Directions:
A) According to the Cuban missile crisis text, in what year did Robert Kennedy write Thirteen Days?
B) Extract the lines of the listing from its first line through the line containing "Madewell Blush Pink", copying them unchanged and leaving out the pictures.

One year after the Americans discovered those missiles, however, the Soviet premier was removed from office, in part because he had failed to protect the interests of Communist Party hard-liners.
In the wake of the April 1961 U.S.-backed invasion by Cuban exiles at the Bay of Pigs, Fidel Castro and other Cuban officials believed a new, more organized American invasion was imminent. The Soviet offer of nuclear missiles was quickly accepted.
The fact that a nuclear confrontation might lead to the complete destruction of the island and its people was a risk the revolutionaries appeared willing to take. It was preferable to giving in to U.S. attempts to put an end to the revolution.
But by the end of the crisis, Castro became infuriated with Khrushchev’s unilateral decision to remove the missiles and bombers he’d delivered only months before. “The Soviets have treated Cuba as a bargaining chip,” he said.
Castro didn’t believe Kennedy’s vague promise to leave Cuba alone. Relations between Havana and Moscow remained strained for several years.
One of JFK’s main challengers for the Democratic Presidential nomination in 1960, Lyndon Johnson was eyed with suspicion within the Kennedy White House after he became vice president.
Nevertheless, the president did consult Johnson during the ExComm sessions, especially with regard to how Congress was likely to react to any attempt to resolve the crisis.
Although Johnson shared little in common with the Eastern establishment types who dominated the group, he was not intimidated and often took command when President Kennedy wasn’t present at the meetings.
When Kennedy was assassinated one year later, LBJ depended on many of these same men to help him manage the war in Vietnam.
Robert Kennedy, the president’s younger brother, was probably his closest and most trusted adviser, especially when it came to sensitive political matters such as the Cuban crisis.
The Attorney General played a crucial part in the ExComm deliberations, offering very direct, often combative viewpoints that ran counter to the positions of either hawks or doves. In some of the most crucial discussions, Robert Kennedy met secretly with Soviet ambassador Anatoly Dobrynin to communicate the urgency of the situation and find a way to let both nations back away from the nuclear brink.
In 1968, he wrote Thirteen Days, for years the authoritative account of the missile crisis. That same year, he was assassinated, moments after giving his victory speech in the Democratic presidential primary in California.
Next to his brother Robert, President Kennedy looked to long-time political aide Theodore (“Ted”) Sorensen as his most loyal adviser. He served as JFK’s chief speechwriter and special counsel.
He advocated a naval blockade as the best first response to the missile crisis. He wrote Kennedy’s Oct. 22 speech to the nation, in which the president announced the presence of the Soviet missiles and the American response.
Sorenson helped Robert Kennedy write the standard account of the crisis, Thirteen Days, in 1968.
Dean Rusk had served in the State Department under President Truman during the early days of the Cold War. He was the most senior and experienced diplomat within ExComm.
Early in the crisis, Rusk pressed for a “surgical” air strike, but with a prior warning to Castro and Khrushchev. Later, he recommended that Robert Kennedy offer informal assurances to Soviet ambassador Dobrynin that the United States would withdraw its Jupiter missiles from Turkey.

Records for processing:
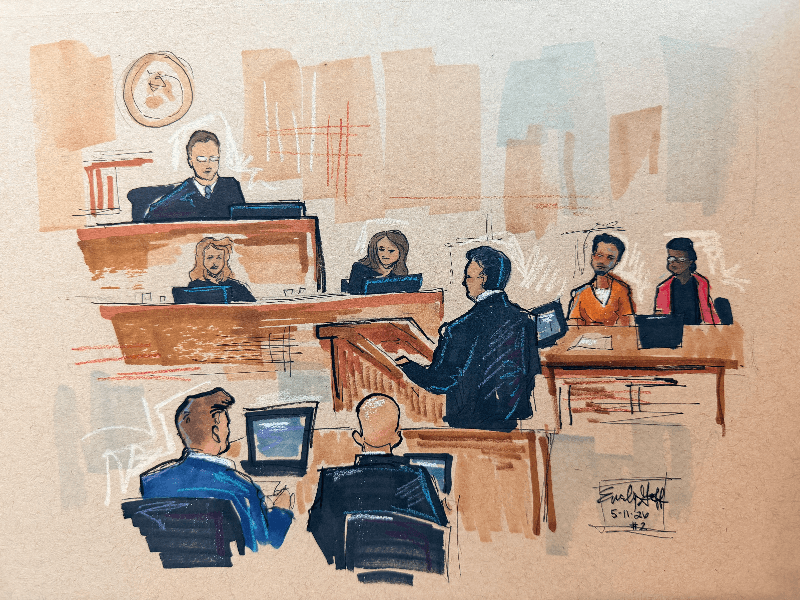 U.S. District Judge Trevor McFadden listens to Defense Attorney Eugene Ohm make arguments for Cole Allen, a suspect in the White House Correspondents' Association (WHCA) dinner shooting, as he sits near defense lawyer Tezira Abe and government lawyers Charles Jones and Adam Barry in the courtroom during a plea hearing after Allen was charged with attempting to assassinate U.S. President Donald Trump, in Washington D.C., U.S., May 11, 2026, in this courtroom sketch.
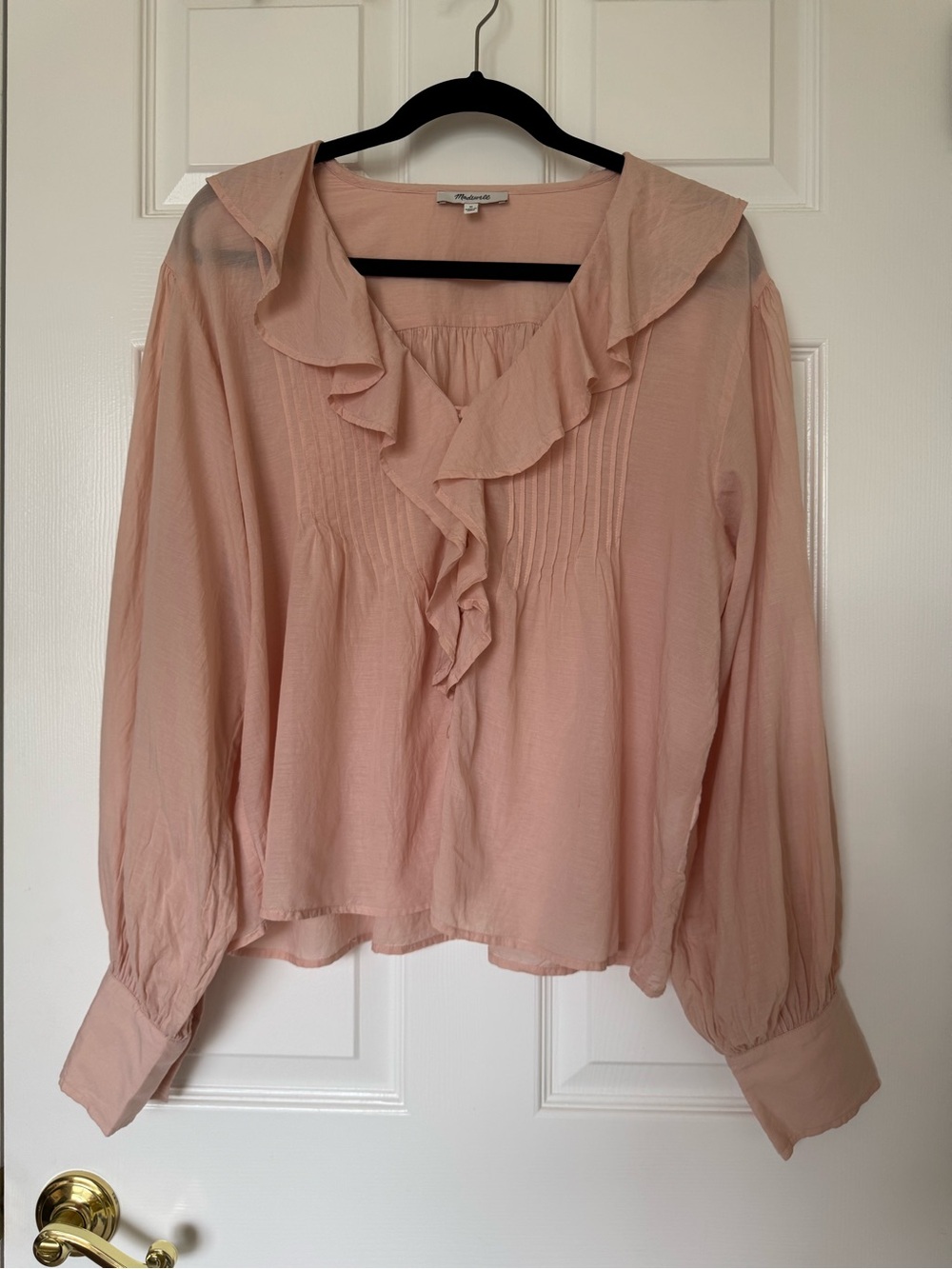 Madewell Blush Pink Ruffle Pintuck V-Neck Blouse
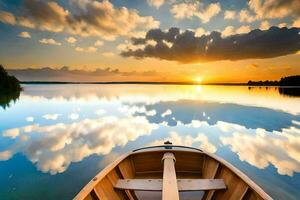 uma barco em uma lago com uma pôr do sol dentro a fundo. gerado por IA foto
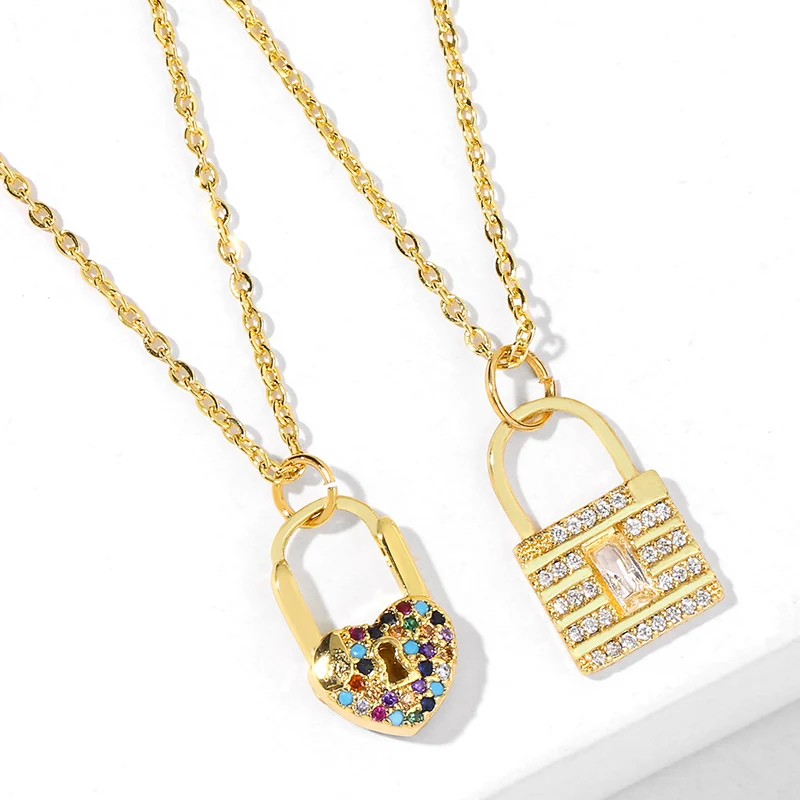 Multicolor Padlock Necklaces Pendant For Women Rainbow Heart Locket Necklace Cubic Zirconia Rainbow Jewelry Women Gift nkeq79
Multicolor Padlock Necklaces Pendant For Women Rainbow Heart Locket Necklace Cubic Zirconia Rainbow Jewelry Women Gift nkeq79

Responses per task:
A) 1968

B)
 U.S. District Judge Trevor McFadden listens to Defense Attorney Eugene Ohm make arguments for Cole Allen, a suspect in the White House Correspondents' Association (WHCA) dinner shooting, as he sits near defense lawyer Tezira Abe and government lawyers Charles Jones and Adam Barry in the courtroom during a plea hearing after Allen was charged with attempting to assassinate U.S. President Donald Trump, in Washington D.C., U.S., May 11, 2026, in this courtroom sketch.
 Madewell Blush Pink Ruffle Pintuck V-Neck Blouse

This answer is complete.